Time seems to be increasingly scarce. How does anyone manage to cram everything they want to do into a life. I wish I could work until two and wake up at seven-thirty feeling refreshed and satisfied every day, but it’s impossible. I have tried, and by Wednesday I’m incapable of anything short of staring into space.

As a response to the truncated, impulsive, flatulent state of modern communication, I have decided to try to sit down and write long, intentional letters to people. My way forcing myself to think something through, even if it takes shape gradually as the letter progresses. I wrote justification of this idea to my new friend Sam:

Dear Sam,

In true Canadian form, let me start by apologizing if this is an imposition. 

I just read a giant biography of John Steinbeck, maybe my favourite writer. The book includes excerpts from a lot of letters John wrote over the years. As you might imagine, these letters are a delight to read. It had me thinking a lot about a time when that kind of focused, intentional, and direct communication with someone was truly one of the only ways to learn anything about what was going on with them. Combined with the exhausting and tragic repercussions of social media re: Trump and everything, I have resolved to make a much greater effort to write directly and intently to people I want to know. Our time is very fragmented; that is at the root of my apology. No one asked to have my consciousness dumped on them. But I think that are you are someone who might appreciate this line of reasoning. You have only yourself to blame. If you hadn’t been so interesting to talk to, you might have avoided this. 

 

I am never writing enough. While these letters could be seen as a way of winding up the brain to be ready to write, they could equally be seen as yet another distraction, a way of convincing myself that I am working when I am not. Every possible situation feels like a minefield this days. And yet it is precisely those stakes which make any and all progress so rewarding. I wish I knew where to step next. Regardless, I will try to step decisively.

Tyler is keeping a record of our exchanges here.

I don’t write letters to Lizzie unless I’m travelling. In the meantime, she gets attempts at poetry.

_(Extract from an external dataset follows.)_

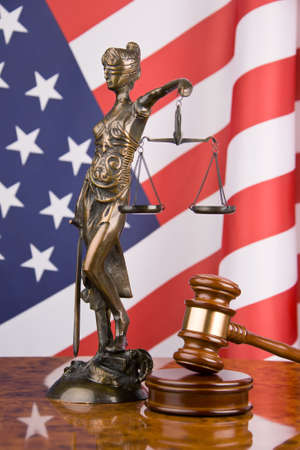 court proceedings: A gavel in court. With an American flag in the background. Stock Photo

I am really going to try and do this blog thing right as well. Post weekly updates on Friday afternoons or something. Develop a bit of routine. I really do have things to say. It is a matter of uncovering the courage and the conviction to believe they are worth saying. The dubiousness I have toward that sentiment is only amplified by the increasingly dangerous state of contemporary discourse, in which everyone believes they are entitled to an actionable opinion. In this decade people armchair quarterback their way to great acclaim seemingly every day. I think we could all benefit from taking a step back, and writing at length to our friends. It might be surprising, what we learn about each other, and ourselves.